L'enjeu touristique pèse aussi dans la balance. Ce massif, prisé des randonneurs et des grimpeurs du monde entier pour ses rochers uniques, accueille des millions de visiteurs chaque année. "Si nous observons un arbre malade qui risque de tomber sur une table de pique-nique, nous l'enlevons. Et avant de replanter, nous réfléchissons aux possibles conséquences sur les activités de tourisme."
Un modèle pionnier
En lançant ce projet dès 2021, la forêt de Fontainebleau s'est imposée comme l'une des pionnières en matière d'adaptation au réchauffement climatique. "Aujourd'hui, nous accueillons régulièrement des agents forestiers venus de tout l'Hexagone, qui veulent étudier notre fonctionnement pour mettre en place leur propre stratégie", note l'agent de l'ONF.
"Fontainebleau est un bon endroit où faire des expérimentations en matière d'adaptation", confirme Xavier Morin, directeur du Centre d'écologie fonctionnelle et évolutive de Montpellier. Sa situation géographique lui permet de bénéficier de conditions météorologiques caractéristiques des forêts du centre de la France. Les mesures mises en place pourraient donc se dupliquer dans d'autres massifs similaires.
Mais le spécialiste émet aussi une réserve. Le principal risque de cette stratégie serait "d'ajouter trop de nouvelles contraintes à la forêt" et de la "brusquer". "Nous connaissons encore mal la résilience de l'ensemble des essences. Et même si certaines souffrent, il y a peut-être d'autres moyens de les accompagner davantage pour qu'elles s'adaptent ou pour limiter leur vulnérabilité."

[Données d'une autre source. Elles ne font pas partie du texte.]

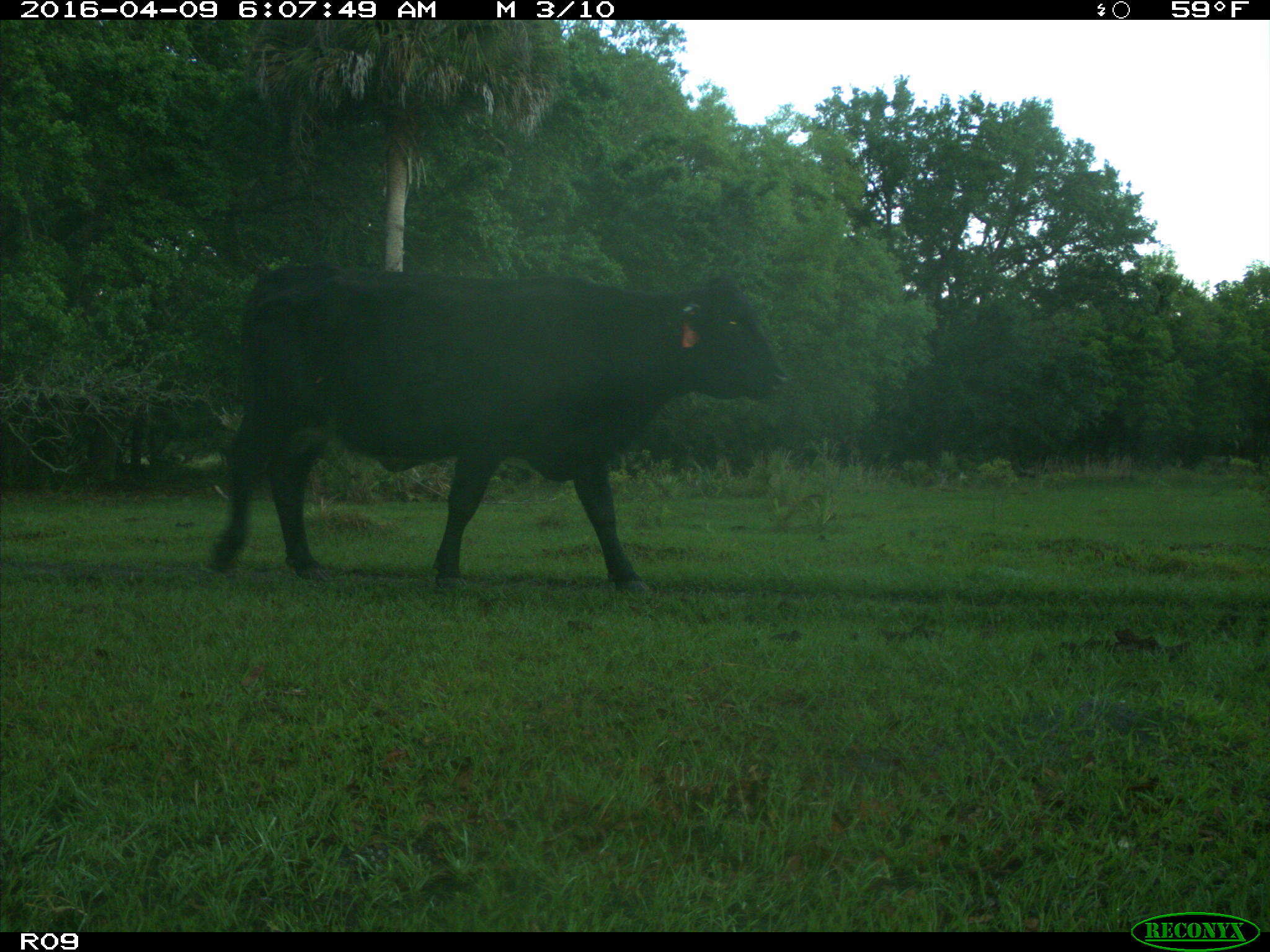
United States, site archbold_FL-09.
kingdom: Animalia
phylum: Chordata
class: Mammalia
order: Artiodactyla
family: Bovidae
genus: Bos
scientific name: Bos taurus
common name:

Dans cette forêt emblématique, la stratégie soulève une autre question : en modifiant les essences présentes, son visage sera-t-il amené à changer ? "Difficile à dire", reconnaît Alexandre Butin. "Mais avec ou sans notre action, le massif est amené à se transformer sous l'effet du dérèglement climatique", souligne-t-il. Sans manquer de rappeler qu'il y a plusieurs siècles, la forêt était principalement composée de landes, avant que l'humain n'y plante des arbres. "Elle redeviendra peut-être simplement ce qu'elle était", conclut-il.